Machine-learnt weather prediction (MLWP) models are now well established as being competitive with conventional numerical weather prediction (NWP) models in the medium range. However, there is still much uncertainty as to how this performance extends to longer timescales, where interactions with slower components of the earth system become important. We take GenCast, a state-of-the-art probabilistic MLWP model, and apply it to the task of seasonal forecasting with prescribed sea surface temperature (SST), by providing anomalies persisted over climatology (GenCast-Persisted) or forcing with observations (GenCast-Forced). The forecasts are compared to the European Centre for Medium-Range Weather Forecasts seasonal forecasting system, SEAS5. Our results indicate that, despite being trained at short timescales, GenCast-Persisted produces much of the correct precipitation patterns in response to El Ni\~{n}o and La Ni\~{n}a events, with several erroneous patterns in GenCast-Persisted corrected with GenCast-Forced.
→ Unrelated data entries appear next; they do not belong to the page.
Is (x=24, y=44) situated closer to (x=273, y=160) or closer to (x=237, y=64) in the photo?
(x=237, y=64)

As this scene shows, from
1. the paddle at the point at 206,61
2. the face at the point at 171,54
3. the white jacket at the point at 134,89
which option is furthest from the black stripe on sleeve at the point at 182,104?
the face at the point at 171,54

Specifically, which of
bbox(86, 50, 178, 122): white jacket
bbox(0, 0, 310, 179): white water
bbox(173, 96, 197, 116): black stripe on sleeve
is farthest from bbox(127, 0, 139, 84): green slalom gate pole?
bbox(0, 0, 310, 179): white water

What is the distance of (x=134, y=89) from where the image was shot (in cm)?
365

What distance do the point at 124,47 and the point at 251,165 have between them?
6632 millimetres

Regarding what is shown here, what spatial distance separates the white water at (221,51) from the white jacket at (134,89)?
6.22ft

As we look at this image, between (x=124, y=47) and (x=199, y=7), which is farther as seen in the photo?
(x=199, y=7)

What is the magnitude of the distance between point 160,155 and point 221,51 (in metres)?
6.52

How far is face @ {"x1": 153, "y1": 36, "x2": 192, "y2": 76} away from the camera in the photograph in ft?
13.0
The uncertainty in precipitation response, as represented by the ensemble, compares favourably to SEAS5. Whilst SEAS5 achieves superior skill in the tropics for 2-metre temperature and mean sea level pressure (MSLP), GenCast-Persisted achieves significantly higher skill in some areas in higher latitudes, including mountainous areas, with notable improvements for MSLP in particular; this is reflected in a higher correlation with the observed NAO index. Reliability diagrams indicate that GenCast-Persisted is overconfident compared to SEAS5, whilst GenCast-Forced produces well-calibrated seasonal 2-metre temperature predictions. These results provide an indication of the potential of MLWP models similar to GenCast for the `full' seasonal forecasting problem, where the atmospheric model is coupled to ocean, land and cryosphere models.